Jessica Duchen sat down with András Schiff to talk about composers Robert Schumann and Felix Mendelssohn.

In the mid 1830s at the Leipzig café Zum Coffe Baum, a group of musicians met regularly to put the world to rights over a beer or several. They called themselves the Davidsbündler – the Band of David, against the anti-artistic philistines – and among them were Felix Mendelssohn, who became conductor of the Gewandhaus Orchestra in 1835, plus their de facto leader, a baffling, experimental, moody, preternaturally imaginative composer named Robert Schumann. In the concert on 22 May Sir András Schiff and the OAE reunite Mendelssohn and Schumann in an inspiring programme centring on the latter’s sole Piano Concerto.

It started life as a single-movement ‘Phantasy’ for piano and orchestra intended for the celebrated young pianist Clara Wieck (whom Schumann married in September 1840). Schiff points out that even after the composer extended it to three movements in 1845, the result remained far from conventional.

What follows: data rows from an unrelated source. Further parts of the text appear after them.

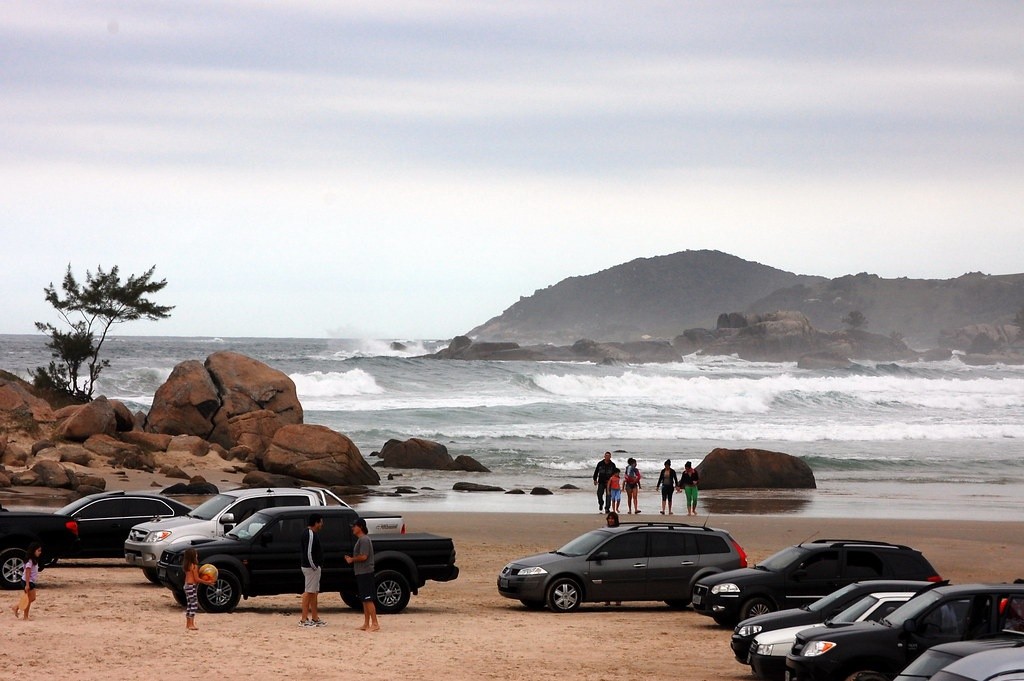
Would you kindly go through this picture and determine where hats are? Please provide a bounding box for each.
[349,518,366,526]
[664,459,671,466]
[685,461,691,467]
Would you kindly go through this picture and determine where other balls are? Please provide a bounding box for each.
[199,564,219,584]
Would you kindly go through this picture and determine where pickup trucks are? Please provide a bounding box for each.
[156,506,459,614]
[125,487,406,588]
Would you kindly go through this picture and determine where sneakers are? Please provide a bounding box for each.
[311,618,328,626]
[298,619,314,628]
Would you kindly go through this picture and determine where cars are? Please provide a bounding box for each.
[731,580,1024,681]
[0,503,80,590]
[43,491,194,568]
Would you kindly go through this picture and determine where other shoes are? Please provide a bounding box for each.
[604,601,610,608]
[660,511,665,515]
[635,510,641,514]
[599,501,604,511]
[616,601,621,607]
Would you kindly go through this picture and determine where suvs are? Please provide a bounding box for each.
[497,521,748,613]
[693,538,943,628]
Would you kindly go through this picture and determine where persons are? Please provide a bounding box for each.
[656,459,680,515]
[927,574,960,636]
[298,516,328,629]
[679,461,698,516]
[607,468,621,513]
[622,457,643,515]
[603,513,623,606]
[10,546,43,623]
[182,547,215,630]
[345,519,379,633]
[593,453,616,513]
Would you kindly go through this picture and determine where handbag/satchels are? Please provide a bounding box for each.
[19,590,29,610]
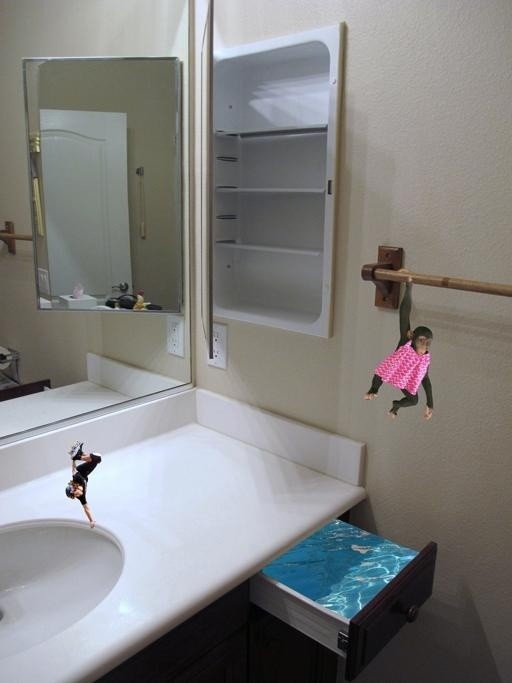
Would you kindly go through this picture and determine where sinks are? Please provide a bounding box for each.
[1,517,125,661]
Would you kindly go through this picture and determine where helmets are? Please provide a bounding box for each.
[66,486,75,499]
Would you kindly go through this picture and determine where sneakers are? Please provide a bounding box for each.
[72,442,84,460]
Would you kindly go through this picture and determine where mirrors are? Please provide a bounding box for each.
[1,56,193,439]
[20,57,185,313]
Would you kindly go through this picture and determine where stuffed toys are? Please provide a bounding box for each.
[362,268,434,420]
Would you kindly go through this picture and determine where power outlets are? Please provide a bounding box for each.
[207,322,228,371]
[165,316,185,359]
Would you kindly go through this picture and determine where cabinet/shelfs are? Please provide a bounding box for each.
[211,21,346,339]
[94,508,438,682]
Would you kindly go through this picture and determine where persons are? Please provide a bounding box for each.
[64,440,103,527]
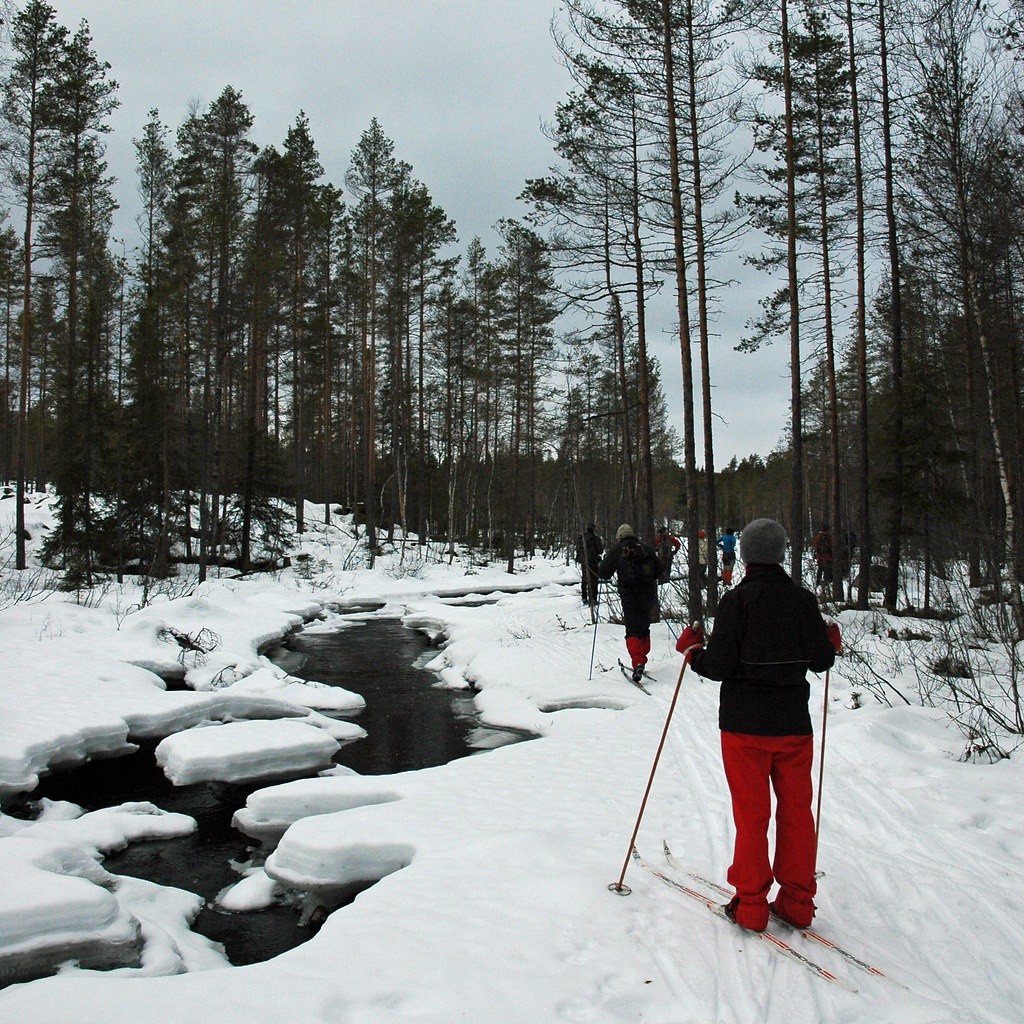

‘It’s a very tricky piece, even with a conductor,’ he says wryly (the ensemble performs tonight without one). ‘Perhaps this is because it’s not really a concerto, but a chamber work. It’s a conversation piece, like a Mozart concerto which doesn’t need a conductor. But here, the forces are larger, the language is different and it’s much freer.’ He describes the piano’s role as not heroic soloist, but rather ‘first among equals’.